| AIM OF THE TASK |
Copy out all lines from the entries below in which "common" occurs.
** DATA LISTING follows **
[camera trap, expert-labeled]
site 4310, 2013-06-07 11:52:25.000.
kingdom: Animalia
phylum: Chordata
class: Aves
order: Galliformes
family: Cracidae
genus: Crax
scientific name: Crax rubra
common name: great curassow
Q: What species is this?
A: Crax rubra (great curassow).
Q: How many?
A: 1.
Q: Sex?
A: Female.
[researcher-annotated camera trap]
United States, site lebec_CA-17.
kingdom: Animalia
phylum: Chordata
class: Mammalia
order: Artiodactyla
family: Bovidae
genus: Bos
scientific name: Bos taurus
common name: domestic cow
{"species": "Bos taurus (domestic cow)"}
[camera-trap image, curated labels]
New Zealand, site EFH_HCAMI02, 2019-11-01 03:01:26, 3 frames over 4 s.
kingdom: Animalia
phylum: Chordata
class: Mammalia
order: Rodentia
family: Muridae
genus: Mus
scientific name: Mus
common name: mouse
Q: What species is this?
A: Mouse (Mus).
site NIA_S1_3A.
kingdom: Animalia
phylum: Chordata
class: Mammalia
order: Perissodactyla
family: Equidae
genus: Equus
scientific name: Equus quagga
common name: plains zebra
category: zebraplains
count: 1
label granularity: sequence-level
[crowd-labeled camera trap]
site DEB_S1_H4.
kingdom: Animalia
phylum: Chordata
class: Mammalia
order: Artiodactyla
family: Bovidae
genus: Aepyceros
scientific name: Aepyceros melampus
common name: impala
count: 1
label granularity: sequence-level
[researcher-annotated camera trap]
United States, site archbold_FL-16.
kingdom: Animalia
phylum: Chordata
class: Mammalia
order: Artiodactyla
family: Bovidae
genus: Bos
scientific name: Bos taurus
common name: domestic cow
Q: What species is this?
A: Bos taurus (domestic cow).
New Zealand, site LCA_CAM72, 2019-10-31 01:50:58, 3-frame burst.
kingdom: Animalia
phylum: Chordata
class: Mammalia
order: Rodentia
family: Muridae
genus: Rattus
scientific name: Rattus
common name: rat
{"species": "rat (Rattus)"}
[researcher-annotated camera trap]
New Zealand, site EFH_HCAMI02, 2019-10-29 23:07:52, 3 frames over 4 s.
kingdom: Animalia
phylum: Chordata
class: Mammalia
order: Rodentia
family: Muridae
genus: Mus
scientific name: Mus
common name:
** End of DATA LISTING **
| SOLUTION TO THE PROBLEM |
common name: great curassow
common name: domestic cow
common name: mouse
common name: plains zebra
common name: impala
common name: domestic cow
common name: rat
common name:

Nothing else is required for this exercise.